> **Passage provided**:
^^^^^^^^

So I think I got it right and this movie is a sad document of repression far weirder than the norm. Let’s move on.

Yeah, so if you didn’t know, there is an Andy Warhol connection here. The movie was originally released as “Andy Warhol’s Frankenstein” because he had some small amount of money in it and consented to the use of his name for promotion. But that’s about it for his involvement. Morrissey had been ghost director for Warhol’s various experimental films, and then was in charge of film production for “The Factory,” Warhol’s half-baked all-purpose culture operation -slash- poser party. This movie, made in Europe, marks the start of Morrissey’s complete artistic independence from Warhol.

Naturally it’s tempting to explain the movie’s disorienting is-it-camp-or-not tone as an extension of Warhol’s brand of faux-naif faux-art, but this turns out not to lead us anywhere because in the commentary Morrissey claims full responsibility for the Warhol films:

I borrowed from those early experiments, that’s for sure, but that aesthetic, it’s just something peculiar to me. There was no other person involved in the making of the films. The producer, Andy, certainly was involved in the sense that he wanted an undirected film, which I would be gradually evolving away from, but certainly for a year or more I did something like an undirected film. But his ideas were so simple that they didn’t have… you had to try to analyze them yourself and figure what they might be. But if you knew Andy, you knew that he didn’t have many ideas.

^^^^^^^^

> **Required action**: Carry on the piece about Morrissey's Frankenstein movie and its Warhol connection, starting right after its last sentence. The material after this point comes from a separate, unrelated source.

> **Data section**:
^^^^^^^^

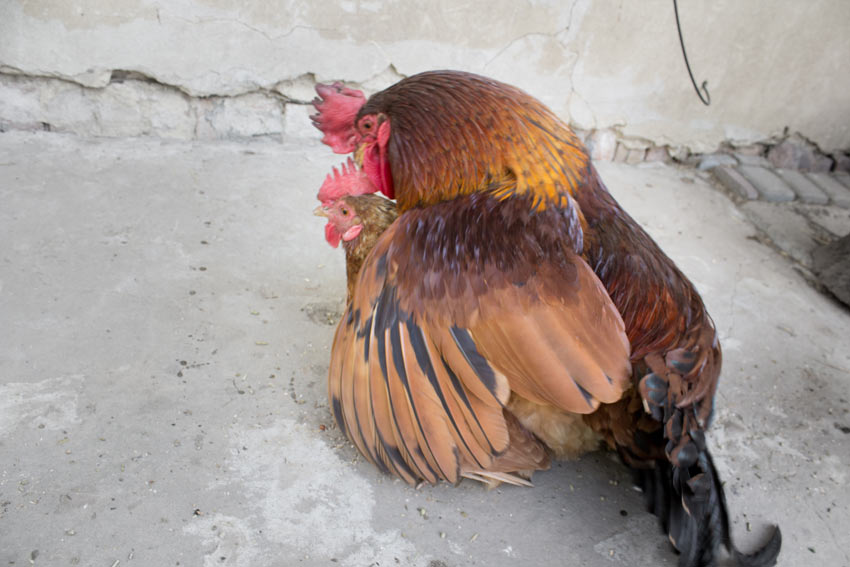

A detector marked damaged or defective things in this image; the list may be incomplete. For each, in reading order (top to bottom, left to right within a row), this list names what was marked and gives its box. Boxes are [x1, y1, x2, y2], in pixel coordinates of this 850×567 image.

^^^^^^^^

> **Response for this exercise**:
Here’s what he says about acting:

My objection to so many American movies [is] this dreadful idea that an actor is a good actor if he’s incredibly sincere in front of a camera, if he really lives the part, means the part… all this garbage idea about acting which is really the worst kind of acting. I think the most important thing in acting is it look natural and it be the evidence of a very distinctive personality who is getting the chance to be in front of a movie camera.

This while we’re watching some undeniably distinctive personalities undeniably getting the chance to be in front of a movie camera. To the degree that we are enjoying them – and it’s hard not to enjoy them a little bit – we are basically in agreement with him.

Our stars are Udo Kier, who is terrifically photogenic, has a hilarious cartoon German accent, the acting instincts of a 7-year-old, and a great deal of enthusiasm. All of which is, admittedly, magnetic. (Go watch the clips again and tell me you don’t agree.) As his sister and bride we have a lumpy society facelift named Monique van Vooren, vamping like a pro and exposing her breasts despite looking creepily like Close Encounters of the Third Kind. Her accent is also a doozy. And finally we have Joe Dallesandro, who never gave it away, lumping around with dead eyes like a guy in a porno here to fix the TV ma’am. His utter and hopeless New York accent is perhaps the best of all, flopping into every scene like a huge hamburger that crushes everything in sight. He is exactly like one of the cutouts from Our Lady of the Flowers.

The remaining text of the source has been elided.